# start of Source document

A photo of Doug Mastriano and Donald Trump shaking hands.

Pennsylvania Republican gubernatorial candidate Doug Mastriano, who denies the result of the 2020 presidential election, is greeted by former President Donald Trump at a rally. | Spencer Platt/Getty Images

OFF THE RAILS  It’s time to talk about it out loud: This year’s election is going to be a train wreck. Not just Election Day, but the weeks and perhaps even months to come.

For starters, it might not be clear who controls the House for days, or longer. In the Senate, it could be weeks. In fact, if the polling averages are correct , we might not know who controls the Senate until after a potential early December runoff in Georgia.

But that’s the least of the trouble ahead. All the elements of a perfect storm are present: a rise in threats against election administrators and poll workers; outdated and overstrained election infrastructure; a brain drain of officials experienced with the complexities of administering elections; external cyber threats; and an abundance of close races that could extend long past Election Day as mail-in and provisional ballots are counted, recounted and litigated.

# end of Source document

• _Task requirements_
(A) Summarize the election excerpt in two sentences.
(B) According to the election excerpt, in which state might a potential early December runoff determine who controls the Senate?

# start of Provided information

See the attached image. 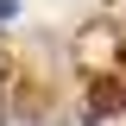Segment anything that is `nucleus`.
Wrapping results in <instances>:
<instances>
[{"instance_id": "f257e3e1", "label": "nucleus", "mask_w": 126, "mask_h": 126, "mask_svg": "<svg viewBox=\"0 0 126 126\" xmlns=\"http://www.w3.org/2000/svg\"><path fill=\"white\" fill-rule=\"evenodd\" d=\"M0 19H13V0H0Z\"/></svg>"}]
</instances>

# end of Provided information

• _Worked solutions_
(A) This year's election is expected to be a train wreck, with control of the House possibly unclear for days or longer and control of the Senate perhaps unknown for weeks, even until a potential early December runoff in Georgia. A perfect storm is also forming from threats against election administrators and poll workers, outdated and overstrained infrastructure, a loss of experienced officials, external cyber threats, and close races that could extend long past Election Day as mail-in and provisional ballots are counted, recounted and litigated.

(B) Georgia.